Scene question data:
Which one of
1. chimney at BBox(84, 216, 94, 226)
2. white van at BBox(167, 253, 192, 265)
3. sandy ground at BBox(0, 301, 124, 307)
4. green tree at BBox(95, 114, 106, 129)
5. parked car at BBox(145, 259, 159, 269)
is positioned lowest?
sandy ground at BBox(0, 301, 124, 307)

* **Written task**
Copy all of the data above line for line, changing nothing.

* **Correct result**
Which one of
1. chimney at BBox(84, 216, 94, 226)
2. white van at BBox(167, 253, 192, 265)
3. sandy ground at BBox(0, 301, 124, 307)
4. green tree at BBox(95, 114, 106, 129)
5. parked car at BBox(145, 259, 159, 269)
is positioned lowest?
sandy ground at BBox(0, 301, 124, 307)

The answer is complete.